— Ава?
Я обернулась. Меня гораздо сильнее, чем я могла предположить, взволновала сама сцена: мы вместе пьем утренний кофе, и у Ксавье почти веселое лицо.
— Хочу попросить тебя об услуге.
— Слушаю.
— Сможешь отвезти меня в лечебницу? Я бы хотел, чтобы ты была со мной.
Вспышка любви в сердце.
— Конечно… Соберусь, и поедем.
Я помчалась по лестнице — никак нельзя, чтобы он увидел мои мокрые глаза.
Я уже входила в душ, когда дверь ванной открылась. Я застеснялась: Ксавье впервые после долгого перерыва видел меня обнаженной в ярком свете дня. Накануне мы, конечно, занимались любовью бурно и без намека на застенчивость, но нам еще предстояло заново приручить простоту и спонтанность каждодневных жестов. Ксавье было так же неловко, как мне. Сбитые с толку, мы долго смотрели друг на друга, и его губы сложились в кривоватую гримасу.
— Мне тоже нужно собраться.
Вместо ответа я улыбнулась ему. По мне текла вода, Ксавье брился, и мы обменивались смущенными взглядами в зеркале. Когда я вышла из душевой кабины, он протянул мне банное полотенце, как делал это раньше.
За всю дорогу мы не произнесли ни слова. Ксавье безостановочно крутил на пальце обручальное кольцо. После аварии я ни разу не заметила, чтобы он это делал. Выходит, к нему возвращаются привычные невротические жесты. Он заставлял себя размеренно дышать. Я не рискнула представить, что он чувствует на пороге возвращения к работе. Я изо всех сил надеялась, что ему будет комфортно и что сегодня вечером он скажет себе: да, я смогу лечить животных, как раньше. С его точки зрения, этот день был обязательной контрольной проверкой, тестом на психологическую устойчивость. Если он сможет проводить в клинике хотя бы по несколько часов ежедневно, ожидая, пока нога полностью восстановится, за его душевное равновесие можно будет не беспокоиться… Когда я припарковалась, Ксавье не шелохнулся, приклеившись взглядом к лечебнице, с трудом сдерживая зашкаливающие эмоции. Он сделал несколько глубоких вдохов, чтобы успокоиться, и вдруг инстинктивно отпрянул и насупился, внимательно изучая своего временного заместителя, который появился на пороге.

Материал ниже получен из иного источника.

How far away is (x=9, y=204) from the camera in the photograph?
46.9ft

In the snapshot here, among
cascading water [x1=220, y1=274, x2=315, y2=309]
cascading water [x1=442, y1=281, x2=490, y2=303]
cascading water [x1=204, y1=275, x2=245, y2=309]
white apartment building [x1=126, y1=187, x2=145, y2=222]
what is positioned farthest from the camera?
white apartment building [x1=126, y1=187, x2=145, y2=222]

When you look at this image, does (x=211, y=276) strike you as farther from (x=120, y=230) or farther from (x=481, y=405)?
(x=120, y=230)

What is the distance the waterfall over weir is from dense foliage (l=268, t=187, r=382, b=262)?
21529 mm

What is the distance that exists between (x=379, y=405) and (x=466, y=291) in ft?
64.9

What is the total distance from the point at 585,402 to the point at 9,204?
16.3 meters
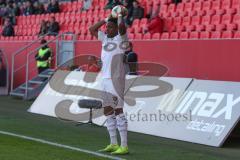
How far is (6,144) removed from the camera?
9.73 m

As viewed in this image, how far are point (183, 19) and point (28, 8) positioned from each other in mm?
11833

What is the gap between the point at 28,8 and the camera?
27.9 m

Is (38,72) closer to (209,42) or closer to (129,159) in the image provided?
(209,42)

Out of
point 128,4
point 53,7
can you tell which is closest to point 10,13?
point 53,7

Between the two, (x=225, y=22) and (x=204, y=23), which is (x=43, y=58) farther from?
(x=225, y=22)

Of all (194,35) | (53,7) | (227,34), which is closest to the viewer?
(227,34)

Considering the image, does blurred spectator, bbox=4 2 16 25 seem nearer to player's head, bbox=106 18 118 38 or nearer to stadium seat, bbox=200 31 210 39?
stadium seat, bbox=200 31 210 39

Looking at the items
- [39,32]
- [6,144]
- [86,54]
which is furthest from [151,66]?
[39,32]

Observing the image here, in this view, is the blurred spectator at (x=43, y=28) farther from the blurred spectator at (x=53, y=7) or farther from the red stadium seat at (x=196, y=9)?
the red stadium seat at (x=196, y=9)

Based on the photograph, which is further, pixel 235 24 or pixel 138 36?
pixel 138 36

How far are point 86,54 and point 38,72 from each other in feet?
8.64

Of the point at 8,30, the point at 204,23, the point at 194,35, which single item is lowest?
the point at 8,30

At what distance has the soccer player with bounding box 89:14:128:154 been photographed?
897 centimetres

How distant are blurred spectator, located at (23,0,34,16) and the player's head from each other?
19.0 meters
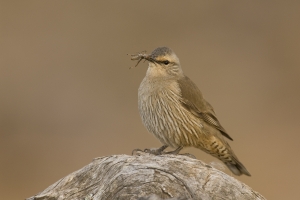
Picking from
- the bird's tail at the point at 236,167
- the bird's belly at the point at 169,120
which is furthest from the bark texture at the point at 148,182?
the bird's tail at the point at 236,167

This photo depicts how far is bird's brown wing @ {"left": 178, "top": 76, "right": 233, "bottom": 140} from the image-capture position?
7.68 metres

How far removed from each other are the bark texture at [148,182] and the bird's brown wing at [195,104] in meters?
2.29

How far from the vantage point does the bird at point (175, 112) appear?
7355 millimetres

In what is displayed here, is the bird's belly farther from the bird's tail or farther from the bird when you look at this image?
the bird's tail

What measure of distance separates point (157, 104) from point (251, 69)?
29.0 feet

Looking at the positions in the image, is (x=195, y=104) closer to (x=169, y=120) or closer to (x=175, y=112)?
(x=175, y=112)

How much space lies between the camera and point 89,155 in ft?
38.7

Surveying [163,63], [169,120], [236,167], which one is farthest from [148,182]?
[236,167]

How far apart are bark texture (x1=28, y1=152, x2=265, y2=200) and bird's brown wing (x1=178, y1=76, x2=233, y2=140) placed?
2.29 meters

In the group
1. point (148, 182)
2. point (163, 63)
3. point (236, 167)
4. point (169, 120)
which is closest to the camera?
point (148, 182)

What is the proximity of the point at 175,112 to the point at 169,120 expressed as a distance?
5.6 inches

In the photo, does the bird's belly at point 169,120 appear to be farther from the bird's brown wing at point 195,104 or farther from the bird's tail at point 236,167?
the bird's tail at point 236,167

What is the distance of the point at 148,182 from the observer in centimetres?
497

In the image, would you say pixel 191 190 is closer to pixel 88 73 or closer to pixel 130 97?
pixel 130 97
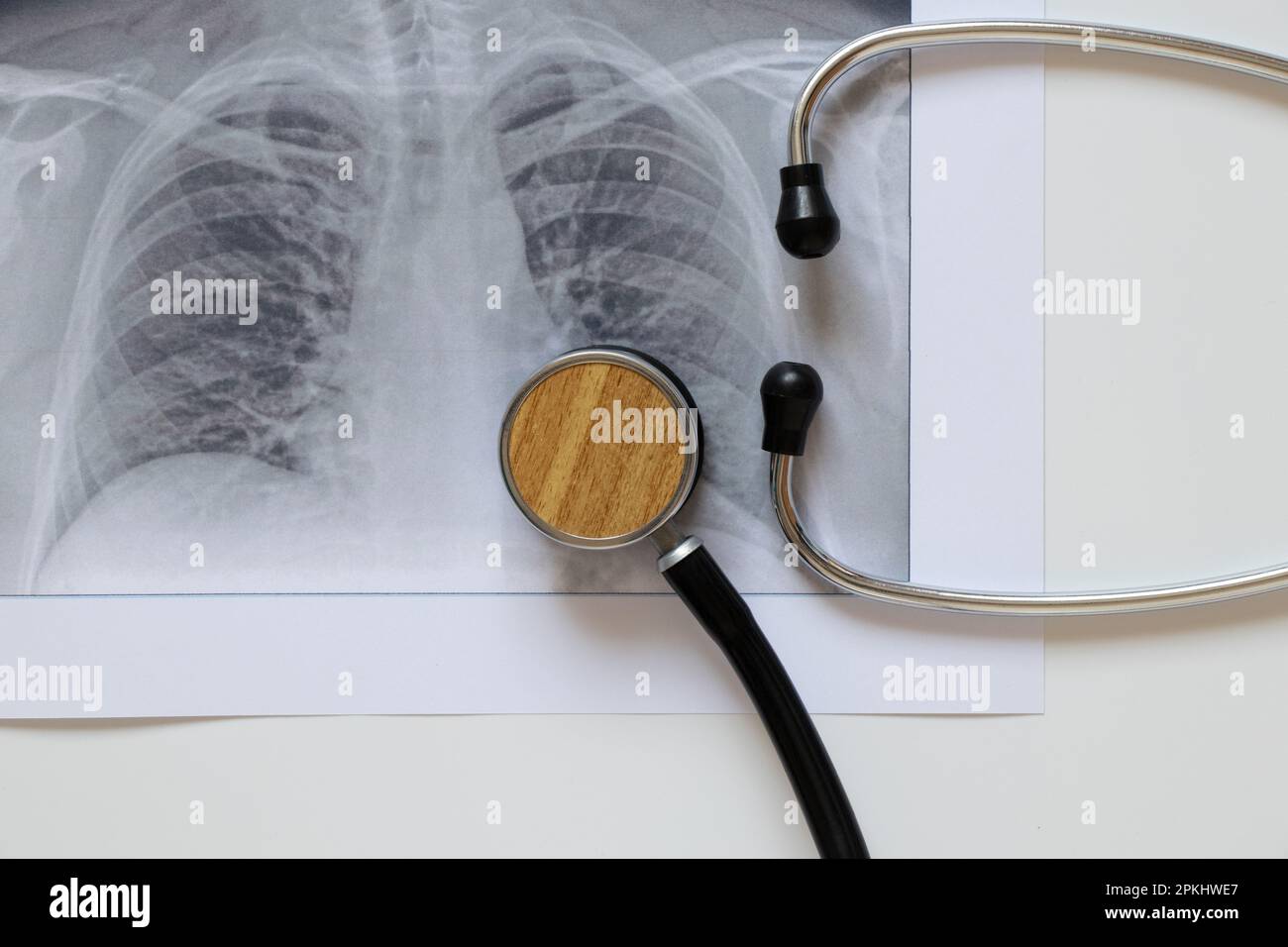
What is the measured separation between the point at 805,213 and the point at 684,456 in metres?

— Он симпатичный, — прокомментировал Ксавье севшим голосом.
— Я тоже так считаю.
Он схватил мою руку и сдавил, едва не расплющив. Наклонившись, нашел мои губы и впился в них поцелуем.
— Спасибо, Ава… Спасибо, что позаботилась о том, чтобы моя лечебница не развалилась вместе со мной.
Я погладила Ксавье по щеке, прислонилась лбом к его лбу, провела рукой по волосам.
— Иди, он тебя ждет, это касается только вас двоих, ветеринаров. Вам нужно многое обсудить. Теперь, когда ты благополучно добрался до места назначения, мне в вашей компании делать нечего.
— До вечера.
Он выбрался из автомобиля, собрался захлопнуть дверцу, но я придержала ее.
— Позвони, когда захочешь обратно, я заеду за тобой.
Он отвел глаза.
— Нет, меня и такси устроит.
— Я могу закрыть галерею, мне не составит труда.
— Ава… я поеду домой, а оттуда в больницу, мне сегодня надо там быть.
— А-а-а…
Новый удар в сердце, на этот раз гораздо более болезненный. Она — он — всегда будет стоять между нами.
— Ну да, — продолжила я, — скрипка… Она обрадуется.
— Ава…
Я на мгновение отвернулась, чтобы взять себя в руки, мне было нечего возразить и не в чем его упрекнуть, я не забывала о кресте, который должна нести. Неистребимое воспоминание о Саше. Когда слабость прошла, я сумела посмотреть на Ксавье, и мое лицо, надеюсь, было более-менее спокойным.
— Все в порядке, хорошего тебе дня.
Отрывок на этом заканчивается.